Necrotizing enterocolitis (NEC) is a potentially fatal illness in premature neonates. Tumor necrosis factor-alpha (TNF-alpha) and autophagy are associated with the pathogenesis of NEC. This study aimed to explore whether TNF-alpha might regulate apoptosis in neonatal NEC model cells IEC-6 via regulation of autophagy. NEC rat model was induced by hand feeding and exposure to asphyxia/cold-stress for histologic examination. The NEC in vitro model (IEC-6/NEC cells) was established by stimulating the intestinal epithelial cell line IEC-6 with lipopolysaccharide (LPS, 100 mu g/mL) for 3 h to investigate the effects of TNF-alpha on IEC-6 proliferation and apoptosis. In this study, NEC rats showed decreased proliferating cell nuclear antigen (PCNA) expression, increased TUNEL-positive cells, higher expression of TNF-alpha, p-ERK1/2, and autophagy-related proteins in rat small intestine compared with their controls.
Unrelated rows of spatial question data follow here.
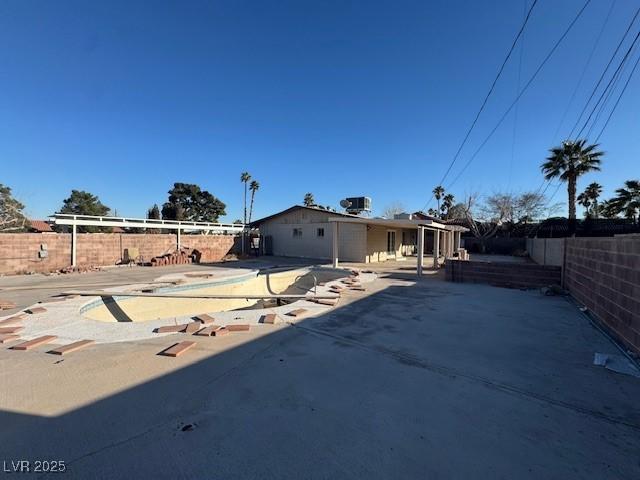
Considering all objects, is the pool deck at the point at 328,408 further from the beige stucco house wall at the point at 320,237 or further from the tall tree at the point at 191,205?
the tall tree at the point at 191,205

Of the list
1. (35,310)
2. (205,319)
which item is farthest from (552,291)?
(35,310)

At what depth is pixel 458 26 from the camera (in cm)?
964

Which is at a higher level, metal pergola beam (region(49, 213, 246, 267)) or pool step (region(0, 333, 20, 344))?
metal pergola beam (region(49, 213, 246, 267))

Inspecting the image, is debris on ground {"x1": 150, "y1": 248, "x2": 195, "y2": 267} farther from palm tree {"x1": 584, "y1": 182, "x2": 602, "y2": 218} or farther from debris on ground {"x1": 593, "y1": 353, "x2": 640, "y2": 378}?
palm tree {"x1": 584, "y1": 182, "x2": 602, "y2": 218}

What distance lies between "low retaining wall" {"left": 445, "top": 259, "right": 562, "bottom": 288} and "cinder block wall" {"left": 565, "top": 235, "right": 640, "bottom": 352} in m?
1.98

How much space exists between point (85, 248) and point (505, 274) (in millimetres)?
18650

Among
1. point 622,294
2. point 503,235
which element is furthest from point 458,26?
point 503,235

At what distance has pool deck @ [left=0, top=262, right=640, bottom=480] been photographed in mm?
2037

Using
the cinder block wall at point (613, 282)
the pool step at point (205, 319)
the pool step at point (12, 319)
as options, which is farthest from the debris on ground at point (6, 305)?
the cinder block wall at point (613, 282)

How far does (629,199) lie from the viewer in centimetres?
1920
Additionally, the LPS-stimulated IEC-6/NEC cells showed a significantly decreased proliferation and increased apoptosis compared with the control cells. Furthermore, the LPS-stimulated IEC-6/NEC cells exhibited enhanced autophagy level, as evidenced by a dose-dependent increase in Beclin-1 protein expression, LC311/LC31 ratio and accumulation of MDC-positive autophagic vacuoles. Moreover, inhibition of autophagy by wortmannin or LY294002 significantly abolished the LPS-mediated decreased proliferation and increased apoptosis of IEC-6/NEC cells. Results also showed that inhibition of ERK1/2 pathway using UO126 significantly inhibited TNF-alpha-induced autophagy. Furthermore, the TNF-alpha-mediated inhibition of IEC-6 proliferation and promotion of IEC-6 apoptosis was abolished by UO126. Our findings demonstrated that TNF-alpha might induce autophagy through ERK1/2 pathway to regulate apoptosis in neonatal NEC cells IEC-6. Our study enhances our understanding of neonatal NEC pathogenesis.